Mr. Cornyn had inquired about the status of the collection in April.

In March, Eugene Major, acting director of the basic neuroscience program at the NIH, said that the useful portions of the collection had been doled out to scientists and that the rest of the samples had “very little remaining value” and could be destroyed.

Scientists say the collection, which dates to 1963, is invaluable for research on CJD and similar diseases and could provide insight into treatments. There is no cure for CJD, and patients typically die within a year of the onset of symptoms.

“Absolutely, the collection is worth keeping,” said Bruce Johnson, a former NIH scientist who said he had been told that the collection would be destroyed in two years if no one took the samples from the agency.

The Memorial Institute for Neurodegenerative Diseases Inc., a nonprofit organization made up of more than 40 researchers from several countries, offered to take the collection off NIH’s hands more than a year ago but has not heard anything from the agency, said Harry Peery, INDthe institute’s executive director.
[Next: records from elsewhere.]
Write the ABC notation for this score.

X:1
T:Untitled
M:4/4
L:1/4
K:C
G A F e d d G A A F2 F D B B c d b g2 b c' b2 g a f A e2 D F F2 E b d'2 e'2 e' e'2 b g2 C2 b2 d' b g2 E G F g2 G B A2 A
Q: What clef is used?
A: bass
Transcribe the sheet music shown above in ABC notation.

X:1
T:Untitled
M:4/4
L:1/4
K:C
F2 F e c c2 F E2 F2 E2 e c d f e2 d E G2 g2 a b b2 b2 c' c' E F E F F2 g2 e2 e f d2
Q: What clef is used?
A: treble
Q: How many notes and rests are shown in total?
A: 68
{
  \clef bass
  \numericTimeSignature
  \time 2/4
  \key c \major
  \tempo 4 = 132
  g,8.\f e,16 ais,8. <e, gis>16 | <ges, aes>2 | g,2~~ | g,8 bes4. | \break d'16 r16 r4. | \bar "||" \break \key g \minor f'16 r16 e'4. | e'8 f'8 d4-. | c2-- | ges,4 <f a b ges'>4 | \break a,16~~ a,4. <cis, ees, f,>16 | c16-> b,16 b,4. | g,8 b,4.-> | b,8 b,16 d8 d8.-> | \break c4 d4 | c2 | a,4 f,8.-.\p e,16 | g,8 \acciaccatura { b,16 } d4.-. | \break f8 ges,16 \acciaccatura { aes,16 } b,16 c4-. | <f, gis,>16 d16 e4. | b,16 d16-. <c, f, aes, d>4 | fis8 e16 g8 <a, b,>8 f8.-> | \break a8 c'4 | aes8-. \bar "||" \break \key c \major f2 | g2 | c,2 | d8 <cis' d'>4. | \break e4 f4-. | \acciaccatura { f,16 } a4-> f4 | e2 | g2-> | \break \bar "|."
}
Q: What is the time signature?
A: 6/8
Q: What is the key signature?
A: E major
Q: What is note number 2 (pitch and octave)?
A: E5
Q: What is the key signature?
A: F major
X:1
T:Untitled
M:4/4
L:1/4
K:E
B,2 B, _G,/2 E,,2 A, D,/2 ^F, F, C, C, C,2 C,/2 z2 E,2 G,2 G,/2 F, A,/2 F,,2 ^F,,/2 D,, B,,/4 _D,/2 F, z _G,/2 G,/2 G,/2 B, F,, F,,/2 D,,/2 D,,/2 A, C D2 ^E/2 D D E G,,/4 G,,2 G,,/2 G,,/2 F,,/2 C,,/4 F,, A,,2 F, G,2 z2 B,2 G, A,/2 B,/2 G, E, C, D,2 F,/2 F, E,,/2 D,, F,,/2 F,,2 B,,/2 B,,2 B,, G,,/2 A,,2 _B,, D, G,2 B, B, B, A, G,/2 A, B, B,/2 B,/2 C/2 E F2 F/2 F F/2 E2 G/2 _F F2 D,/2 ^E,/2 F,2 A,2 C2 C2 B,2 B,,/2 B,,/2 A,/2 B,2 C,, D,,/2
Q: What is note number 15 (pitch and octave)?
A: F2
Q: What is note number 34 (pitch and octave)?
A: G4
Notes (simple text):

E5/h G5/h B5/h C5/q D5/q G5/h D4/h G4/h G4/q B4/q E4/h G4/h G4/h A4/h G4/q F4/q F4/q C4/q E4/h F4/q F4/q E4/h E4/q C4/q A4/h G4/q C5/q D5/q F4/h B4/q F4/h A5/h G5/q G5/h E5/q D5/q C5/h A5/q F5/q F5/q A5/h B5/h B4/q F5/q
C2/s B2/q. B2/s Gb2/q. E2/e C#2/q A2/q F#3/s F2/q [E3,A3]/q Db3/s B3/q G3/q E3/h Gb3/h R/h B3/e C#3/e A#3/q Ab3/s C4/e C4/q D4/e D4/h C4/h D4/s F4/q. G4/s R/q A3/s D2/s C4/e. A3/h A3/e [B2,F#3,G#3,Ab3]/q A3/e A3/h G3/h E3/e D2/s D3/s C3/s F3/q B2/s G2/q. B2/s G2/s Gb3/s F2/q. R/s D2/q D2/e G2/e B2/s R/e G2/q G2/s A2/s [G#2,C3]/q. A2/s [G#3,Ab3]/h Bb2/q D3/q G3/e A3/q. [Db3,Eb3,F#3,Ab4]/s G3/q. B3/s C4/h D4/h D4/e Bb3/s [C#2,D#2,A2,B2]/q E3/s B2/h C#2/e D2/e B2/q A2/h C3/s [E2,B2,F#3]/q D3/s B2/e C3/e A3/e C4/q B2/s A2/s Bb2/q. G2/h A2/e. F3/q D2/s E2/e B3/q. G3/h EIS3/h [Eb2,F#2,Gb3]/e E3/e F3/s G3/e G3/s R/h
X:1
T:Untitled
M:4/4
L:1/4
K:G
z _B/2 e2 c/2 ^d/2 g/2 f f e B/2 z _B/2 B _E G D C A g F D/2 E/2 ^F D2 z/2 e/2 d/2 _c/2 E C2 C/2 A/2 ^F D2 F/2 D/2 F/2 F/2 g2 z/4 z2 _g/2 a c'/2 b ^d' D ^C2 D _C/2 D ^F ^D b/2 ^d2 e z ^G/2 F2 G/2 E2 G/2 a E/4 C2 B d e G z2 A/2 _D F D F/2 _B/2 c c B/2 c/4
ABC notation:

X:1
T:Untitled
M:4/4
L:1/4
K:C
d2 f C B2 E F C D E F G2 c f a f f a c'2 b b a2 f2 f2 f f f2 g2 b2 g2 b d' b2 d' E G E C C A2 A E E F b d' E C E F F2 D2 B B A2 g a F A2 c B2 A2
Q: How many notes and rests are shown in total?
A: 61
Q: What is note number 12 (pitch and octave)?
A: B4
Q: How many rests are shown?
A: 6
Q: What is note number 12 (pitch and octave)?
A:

CJD belongs to a group of incurable and fatal diseases collectively known as transmissible spongiform encephalopathies, or TSEs, that includes mad cow disease in cattle, chronic-wasting disease in deer and elk, and scrapie in sheep.

Despite Miss Landis’ assurance that the collection will be preserved, some family members of the patients who donated their brains to the NIH are still skeptical.

“The tissues that are discarded are those that have either decayed to an extent that renders them no longer appropriate for research or those for which we do not have sufficient identification,” Miss Landis wrote in the letter.